Me and You and Everyone: the Global Oneness Project

A new project documents the many expressions of interconnectedness across the globe

By Amelia Glynn

Few concepts are as slippery as “oneness.” Sure, the idea that all things are interconnected might appeal in the abstract. But trying to wrap your brain around what oneness actually means is a lot like trying to understand infinity or a bazillion dollars or the distance between here and the sun — it’s hard to conceptualize something that “big.” Among the daily distractions of work, kids, or that craving for a soy mocha, it seems simpler to leave the pursuit of oneness to the “woo woo” world — the meditation masters, the Buddhist monks, psychics, yogis and their ilk.

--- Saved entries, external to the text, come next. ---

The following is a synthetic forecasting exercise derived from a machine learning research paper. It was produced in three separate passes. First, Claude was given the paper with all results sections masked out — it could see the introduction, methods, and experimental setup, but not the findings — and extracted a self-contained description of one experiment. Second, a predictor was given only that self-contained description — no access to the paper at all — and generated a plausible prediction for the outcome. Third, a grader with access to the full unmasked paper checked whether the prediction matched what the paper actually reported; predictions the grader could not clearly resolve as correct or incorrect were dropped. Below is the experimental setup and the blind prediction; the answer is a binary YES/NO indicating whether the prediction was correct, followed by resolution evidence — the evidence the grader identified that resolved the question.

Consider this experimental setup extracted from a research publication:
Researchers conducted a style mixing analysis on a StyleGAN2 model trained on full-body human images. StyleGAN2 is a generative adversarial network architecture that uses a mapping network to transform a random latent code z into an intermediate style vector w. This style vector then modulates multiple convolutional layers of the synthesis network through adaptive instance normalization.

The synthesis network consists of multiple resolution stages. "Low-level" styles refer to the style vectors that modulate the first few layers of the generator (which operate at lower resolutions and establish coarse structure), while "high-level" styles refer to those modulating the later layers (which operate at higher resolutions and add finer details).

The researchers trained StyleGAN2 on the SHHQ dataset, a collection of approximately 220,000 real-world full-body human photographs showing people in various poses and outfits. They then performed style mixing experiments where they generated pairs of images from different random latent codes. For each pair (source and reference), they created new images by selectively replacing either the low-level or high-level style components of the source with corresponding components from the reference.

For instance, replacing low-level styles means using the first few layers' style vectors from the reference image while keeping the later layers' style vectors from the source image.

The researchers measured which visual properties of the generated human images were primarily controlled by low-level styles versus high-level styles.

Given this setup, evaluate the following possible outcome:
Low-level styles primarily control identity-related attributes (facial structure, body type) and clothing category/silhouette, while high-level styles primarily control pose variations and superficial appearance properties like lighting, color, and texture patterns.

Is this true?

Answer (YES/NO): NO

At least that’s what neuroanatomist Jill Bolte Taylor always thought. That is until, one December morning in 1996, a blood vessel exploded in the left half of her brain, leaving her unable to talk, walk, read or recall any part of her life. Miraculously, for a four-hour period as her hemorrhage grew, Taylor was able to consciously observe the phases of her brain’s deterioration from the inside out.

Upon losing the functioning of her brain’s left hemisphere, (or the “me”-thinking hemisphere, as she calls it), Taylor came face to face with unencumbered right-brain “we-thinking”… or, simply, oneness. As she described in a February 2008 lecture at the annual TED (Technology, Entertainment, Design) Conference in Monterey, CA, “because I could no longer identify the boundaries of my body, I felt enormous and expansive. I felt at one with all the energy that was, and it was beautiful there.”

For Emmanuel Vaughan-Lee, founder of the Global Oneness Project (GOP), an organization dedicated to documenting the many expressions of interconnectedness across the globe, Taylor’s story is not only remarkable, it’s good for business.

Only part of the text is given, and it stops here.